__Assigned task 1__. List every person's name that appears in the article about the radioactive implant for pancreatic tumors.
__Assigned task 2__. From the pancreatic tumor article, quote the passage starting with "The approach combines" and going on through "radiation fades away.".
__Assigned task 3__. Continue the article on the radioactive implant that eliminated pancreatic tumors in mice, picking up after its final sentence.

__Given text__.
--
Radioactive implant ‘completely eliminated’ tumours 


Biomedical engineers at Duke University have demonstrated the most effective treatment for pancreatic cancer ever recorded in mouse models. 

The new treatment completely eliminated tumours in 80% of mice across several model types, including those considered the most difficult to treat. 

The approach combines traditional chemotherapy drugs with a new method for irradiating the tumour. The treatment implants radioactive iodine-131 directly into the tumour within a gel-like depot that protects healthy tissue and is absorbed by the body after the radiation fades away. 

The results were published in Nature Biomedical Engineering. 

“We did a deep dive through over 1100 treatments across preclinical models and never found results where the tumours shrank away and disappeared like ours did,” said Jeff Schaal, who conducted the research during his PhD in the laboratory of Ashutosh Chilkoti, the Alan L Kaganov Distinguished Professor of Biomedical Engineering at Duke.  

“When the rest of the literature is saying that what we’re seeing doesn’t happen, that’s when we knew we had something extremely interesting.”
--
__Supplied data__.
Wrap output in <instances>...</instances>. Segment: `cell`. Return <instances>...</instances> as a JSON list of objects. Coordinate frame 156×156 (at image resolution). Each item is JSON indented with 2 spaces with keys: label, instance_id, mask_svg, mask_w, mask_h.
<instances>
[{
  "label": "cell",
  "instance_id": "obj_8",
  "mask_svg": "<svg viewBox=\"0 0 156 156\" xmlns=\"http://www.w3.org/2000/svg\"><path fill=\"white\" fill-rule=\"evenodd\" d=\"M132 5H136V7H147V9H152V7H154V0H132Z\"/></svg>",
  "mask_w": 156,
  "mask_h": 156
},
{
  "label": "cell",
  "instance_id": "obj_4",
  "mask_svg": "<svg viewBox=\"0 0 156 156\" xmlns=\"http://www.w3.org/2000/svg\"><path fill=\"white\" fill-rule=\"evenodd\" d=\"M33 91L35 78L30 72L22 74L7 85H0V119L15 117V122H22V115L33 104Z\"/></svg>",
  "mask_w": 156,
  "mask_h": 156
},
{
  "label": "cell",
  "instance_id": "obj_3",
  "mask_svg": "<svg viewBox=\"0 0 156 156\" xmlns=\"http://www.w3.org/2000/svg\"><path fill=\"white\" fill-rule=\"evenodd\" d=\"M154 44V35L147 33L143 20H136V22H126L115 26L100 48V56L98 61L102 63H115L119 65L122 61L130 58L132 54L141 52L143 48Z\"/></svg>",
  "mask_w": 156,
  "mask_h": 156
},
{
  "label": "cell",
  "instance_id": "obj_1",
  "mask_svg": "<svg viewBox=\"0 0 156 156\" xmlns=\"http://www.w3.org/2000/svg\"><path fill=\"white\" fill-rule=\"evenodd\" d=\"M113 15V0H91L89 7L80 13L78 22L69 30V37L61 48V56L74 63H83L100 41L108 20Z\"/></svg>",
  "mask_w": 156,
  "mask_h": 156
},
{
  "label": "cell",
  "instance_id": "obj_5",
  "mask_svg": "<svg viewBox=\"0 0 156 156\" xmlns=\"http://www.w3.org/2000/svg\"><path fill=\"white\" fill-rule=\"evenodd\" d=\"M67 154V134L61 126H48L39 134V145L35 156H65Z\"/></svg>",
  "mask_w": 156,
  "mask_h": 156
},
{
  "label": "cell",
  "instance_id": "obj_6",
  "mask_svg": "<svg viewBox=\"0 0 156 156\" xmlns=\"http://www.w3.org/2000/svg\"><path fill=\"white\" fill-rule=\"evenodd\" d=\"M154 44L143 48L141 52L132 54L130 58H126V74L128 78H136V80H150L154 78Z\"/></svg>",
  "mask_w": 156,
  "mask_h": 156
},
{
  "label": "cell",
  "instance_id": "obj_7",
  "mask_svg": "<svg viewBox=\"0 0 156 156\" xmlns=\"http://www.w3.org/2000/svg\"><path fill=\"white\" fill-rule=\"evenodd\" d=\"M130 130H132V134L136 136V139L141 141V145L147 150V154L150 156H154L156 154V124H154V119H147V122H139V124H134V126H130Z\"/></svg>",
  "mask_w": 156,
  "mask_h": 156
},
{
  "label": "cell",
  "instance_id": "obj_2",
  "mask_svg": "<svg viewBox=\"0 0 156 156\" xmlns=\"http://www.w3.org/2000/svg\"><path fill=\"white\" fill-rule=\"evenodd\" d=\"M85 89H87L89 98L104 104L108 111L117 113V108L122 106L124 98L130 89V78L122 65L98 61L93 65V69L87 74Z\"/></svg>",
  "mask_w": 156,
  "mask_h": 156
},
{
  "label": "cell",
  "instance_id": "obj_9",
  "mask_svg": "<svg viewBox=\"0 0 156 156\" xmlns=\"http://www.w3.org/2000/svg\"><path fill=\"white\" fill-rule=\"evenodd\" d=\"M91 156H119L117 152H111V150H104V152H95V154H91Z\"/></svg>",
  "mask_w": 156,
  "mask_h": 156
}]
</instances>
--
__Written response 1__. Jeff Schaal, Ashutosh Chilkoti, Alan L Kaganov

__Written response 2__.
The approach combines traditional chemotherapy drugs with a new method for irradiating the tumour. The treatment implants radioactive iodine-131 directly into the tumour within a gel-like depot that protects healthy tissue and is absorbed by the body after the radiation fades away.

__Written response 3__.
Despite accounting for only 3.2% of all cancer cases, pancreatic cancer is the third leading cause of cancer-related death. The current leading treatment is ineffective unless a certain threshold of radiation reaches the tumour and this is very difficult without risking severe side effects. 

“We think the constant radiation allows the drugs to interact with its effects more strongly than external beam therapy allows,” Schaal added. “That makes us think that this approach might actually work better than external beam therapy for many other cancers, too.” 

The researchers say their next step is large animal trials and if successful, they look toward a Phase I clinical trial in humans.